Testo fornito:
::::
Questo perché in epoca moderna (e poi vi spiegherò a grandi linee perché) lo schieramento su certi temi è netto e quindi, come accade su qualsiasi tema che tocchi una credenza/fede alla base, non ci sono mezze misure e la guerriglia è tra chi è senza ombra di dubbio a favore e chi è senza mezzi termini contro. La guerra tra fan e detrattori dell’astrologia, e ancor prima tra astrologi e scienziati, prende forma dallo scontro tra due modi opposti di concepire il mondo (perché è di questo che si tratta, di concezione del mondo): in maniera razionale e in maniera “irrazionale”, termine che metto doverosamente tra virgolette perché in questa formulazione esiste solo perché contrapposto ed escluso da quello che è concesso dai sistemi di pensiero imperanti.
Avessi usato “eretico”, “blasfemo”, “superstizioso”, “sciocco” sarebbe andato ugualmente bene: sempre di qualcosa di extra-ecclesia si tratta.

Dell’irrazionale ne dovremmo parlare a lungo, partendo quindi proprio dal termine (utilizzato in senso dispregiativo) dato che esso non definisce in realtà nulla, ma è semmai un calderone concettuale all’interno del quale trova posto qualsiasi pratica metafisica o extra-ratio (o extra metodo scientifico) e che mette sullo stesso piano Filosofi, inteso nel senso più ampio del termine (ovvero di chi ama la conoscenza), e ignoranti (non come insulto, ma nel senso proprio di chi è, magari provvisoriamente, privo di conoscenze e competenze).
Da quando l’astrologia ha ripreso vita, dopo secoli di oblio post rivoluzione scientifica e post positivismo, gli sforzi di chi si è interessato all’astrologia e ne ha fatto oggetto di studio e pratica, sono stati visti come una condizione penosa di regressione ad una concezione del mondo infantile, intellettualmente arretrata o, peggio ancora, come truffaldini e ciarlataneschi.
Le ragioni storiche, e anche filosofiche, di questo orientamento sono state sviscerate da autori e autrici ben più competenti di me (ai quali io rimando sempre, ogni qualvolta il discorso scivoli verso frasi fatte di uno schieramento o dell’altro) e, sebbene l’obiettivo appaia essere quello di liberare l’umanità dalla piaga della superstizione, in realtà quello che viene attuata in epoca moderna dai controllori del pensabile e credibile è una forma di censura.
::::
Cosa farai:
A) Rispondi a queste domande sul testo sull'astrologia.
(i) Quali parole, secondo il testo, sarebbero andate ugualmente bene al posto di "irrazionale"?
(ii) In quale senso il testo usa la parola "ignoranti"?
(iii) Che cosa viene attuata in epoca moderna dai controllori del pensabile e credibile?
B) Conta le righe delle registrazioni che contengono la stringa "pixel", tenendo conto di maiuscole e minuscole. Scrivi solo il numero.

Dati registrati:
::::
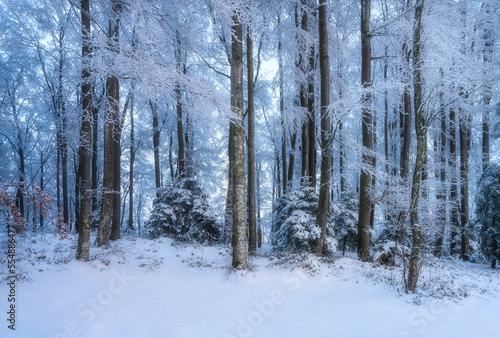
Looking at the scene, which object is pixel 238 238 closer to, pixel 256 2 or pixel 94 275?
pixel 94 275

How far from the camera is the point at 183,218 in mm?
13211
::::
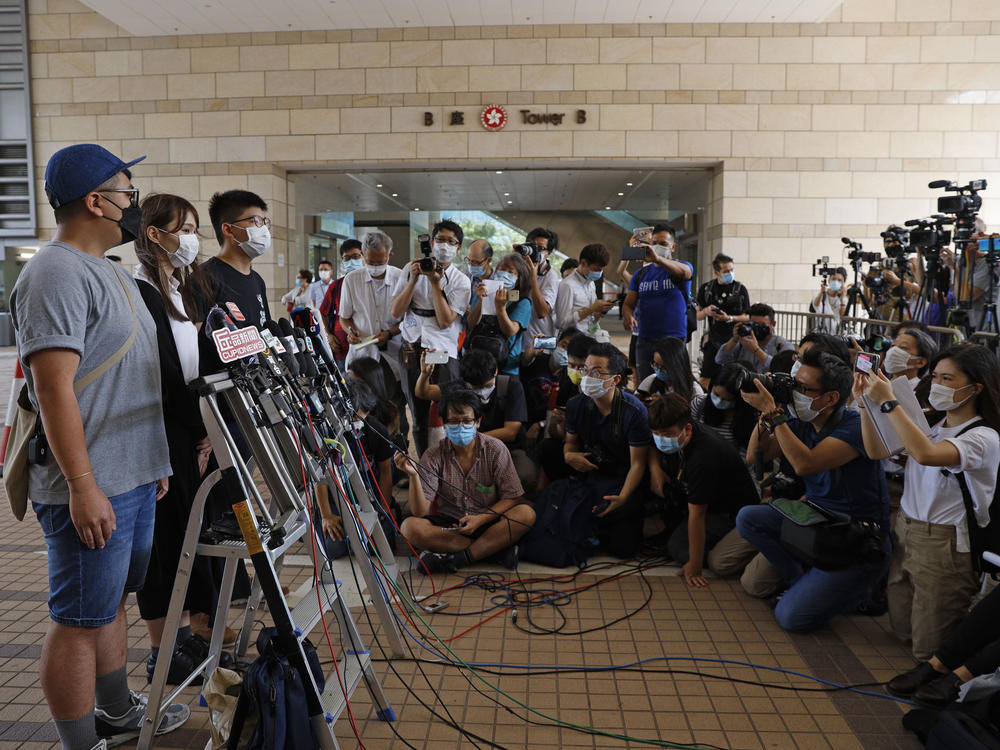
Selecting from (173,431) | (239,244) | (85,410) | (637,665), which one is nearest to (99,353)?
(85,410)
::::
Soluzioni:
A)
(i) "Eretico", "blasfemo", "superstizioso" e "sciocco".
(ii) Non come insulto, ma nel senso proprio di chi è, magari provvisoriamente, privo di conoscenze e competenze.
(iii) Una forma di censura.

B) 2